Son agencement calculé des formes par rapport aux lignes de la grille crée une tension entre l'ordre et le chaos. On a l'impression qu'il mélange une planification minutieuse à une créativité soudaine, plongeant le spectateur dans une expérience visuelle. Cet équilibre témoigne de l'habileté de Bochner à conjuguer formes exactes et sentiments profonds, amenant le public à réfléchir différemment sur la profondeur et l'espace dans l'art.

L'absence de couleur dans l'œuvre de Bochner signale une déviation notable, le carré noir en pièce maîtresse servant de point focal puissant qui attire le regard vers l'intérieur. Ce choix est particulièrement frappant si l'on considère l'influence de l'artiste suprémaciste, Kazimir Malevich. Le Black Square emblématique de Malevich est souvent perçu comme un pivot révolutionnaire dans le monde de l'art, représentant une rupture radicale avec la représentation traditionnelle et ouvrant la voie à l'abstraction pure.

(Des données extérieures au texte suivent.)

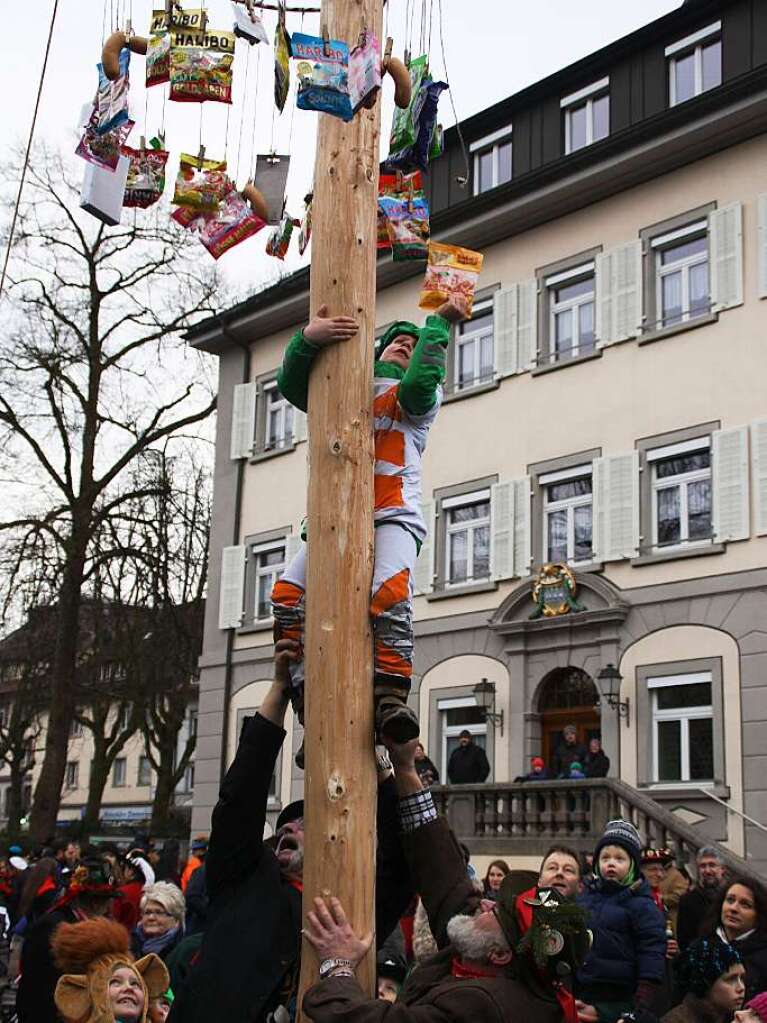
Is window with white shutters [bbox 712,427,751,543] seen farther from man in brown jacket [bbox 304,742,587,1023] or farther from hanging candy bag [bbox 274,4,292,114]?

En intégrant un élément similaire dans sa composition, Bochner rend peut-être hommage à la vision pionnière de Malevich. Cela suggère que Bochner puise non seulement dans son propre réservoir de créativité, mais qu'il fait également un clin d'œil aux héritages de ceux qui ont ouvert la voie dans l'art abstrait avant lui. Ce faisant, Bochner crée un pont entre les discours artistiques passés et présents, intégrant le radicalisme historique aux sensibilités contemporaines, et invitant les spectateurs à réfléchir à l'évolution et aux interactions des mouvements artistiques au fil du temps.